**What the exercise asks:** List every section heading in the discussion of The Chosen below.

**Excerpted passage:**
···

In which our regular writers toss around subjects a
little more volatile than usual.
The Chosen is a largely-crowdfunded, independent, ongoing video series which debuted on
YouTube in April 2019 with the goal of retelling the gospel stories mainly
from the perspective of their minor characters and emphasizing the
life-changing nature of their interactions with the Lord Jesus. In the words of
Josh Shepherd at Christianity Today, its creators aimed for it to be “faithful to the biblical text while gritty in tone”.
Tom: Hmm. In my opinion, the grit is definitely visible, but not necessarily
off-putting.
Late to the Party
Obviously we’re more than a little late to this particular party: CT was writing about
the show well before it debuted. But you and I are just average Christians
looking on, IC, and we probably represent this project’s target demographic better than the Christian media. I have only viewed five episodes
thus far, so you will be a little ahead of me in that department, and can let
me know if what I’ve seen accurately represents the approach taken in the later
episodes.
Immanuel Can: Somewhat. The show definitely develops as the series goes along. We start to get a more definite
idea of the characters. And that was apparently one of the goals of telling the
story from a disciple’s perspective in the first place. The director says he always
hated the depictions in which there were only three disciples: Peter, John and
Judas, and the rest were a kind of blank-placeholder “disciple”. He wanted to
flesh out all the characters in more depth, making them distinct from one
another, and putting them each in a unique relationship with the Jesus
character.
We Caught Them Taking Liberties
The writers take some creative liberties in doing this. So, for example, we see in
the early episodes that Matthew, the tax collector, has Asperger’s ...
Tom: Uh, okay.
IC: Asperger syndrome was undiagnosed in those days, of course. Matthew manifests all the tics,
obsessions, strengths of detail-orientation and diminished ability to read
emotions from others that is typical of that type.
Tom: And does it pretty convincingly, actually, now that you point out that’s what they were after.
IC: It’s a way of explaining why a Jewish man would be okay with colluding with the Romans, though his society
would hate him for it, without resorting to simply suggesting that he was
greedy. It’s a different take. And though we have no biblical evidence that Matthew had such a syndrome, neither do we know why he was a tax collector
prior to his calling. What we do know is that his response to Christ was instantaneous, untroubled,
and complete. Would
that we were all so quick to respond.
Going Beyond the Word
Tom: Right. If you’re looking for a faithful verse-by-verse retelling of one of the gospels, you need to watch
2003’s The Gospel of John. This is NOT that. This is very modern, non-linear, and full of character
moments, dialogue and imaginary interpersonal connections we don’t find in scripture, like the first episode’s scene
where the Pharisee Nicodemus fails at exorcising the demons from Mary
Magdalene. Some of the older characters speak in the mannered way you normally expect
in semi-historical films, but Peter’s dialogue is completely 21st century English-idiomatic. He says
“okay” all the time, which I find a little jarring, and uses Western
figures of speech. He is also portrayed as a reluctant Roman collaborator. So if
you are uncomfortable with going “beyond the Word”, this is probably not a
project you will enjoy.

···

**Source information:**
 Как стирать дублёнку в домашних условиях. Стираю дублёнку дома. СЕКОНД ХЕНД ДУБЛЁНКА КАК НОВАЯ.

···

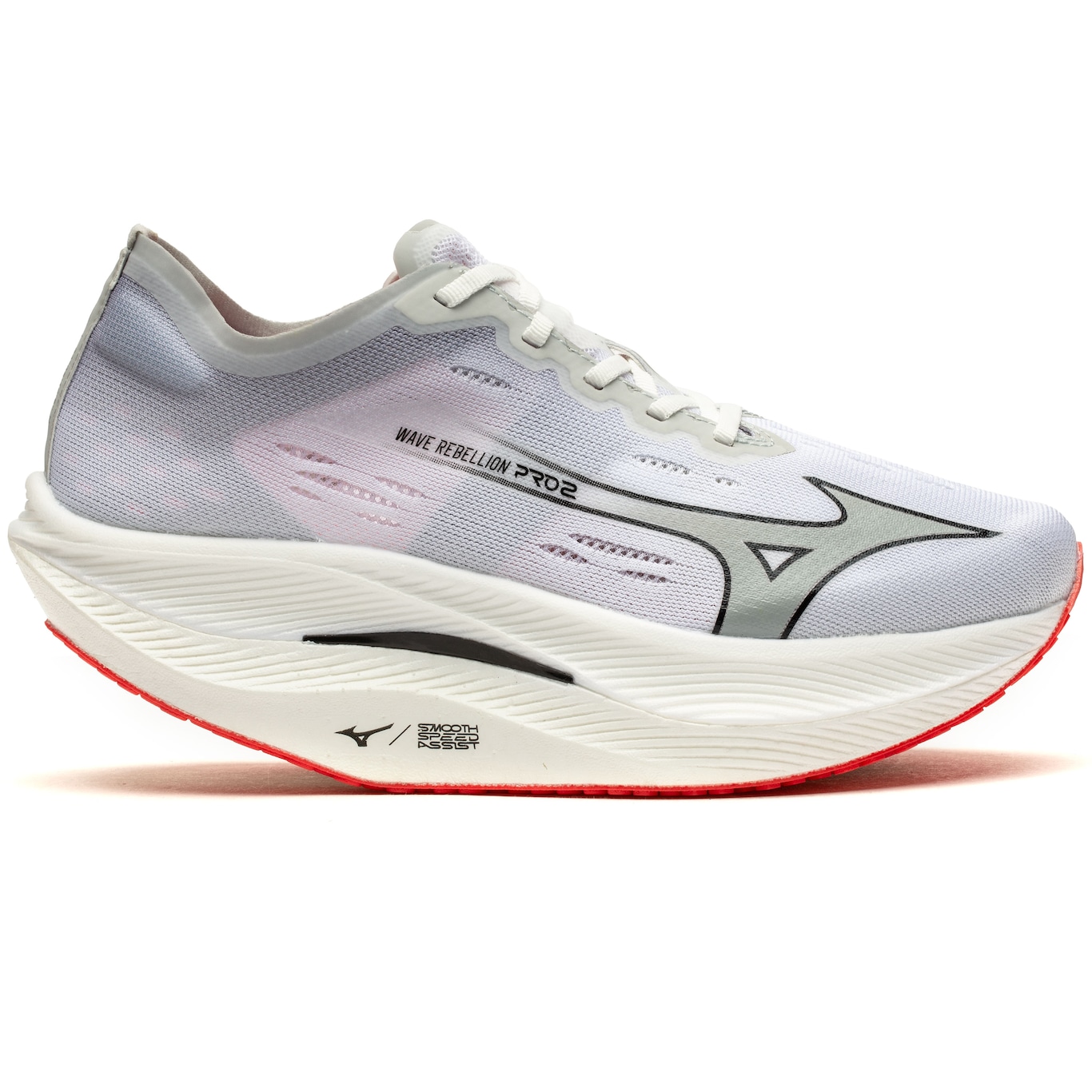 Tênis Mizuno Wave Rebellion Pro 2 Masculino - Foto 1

···

**Task output:**
Late to the Party
We Caught Them Taking Liberties
Going Beyond the Word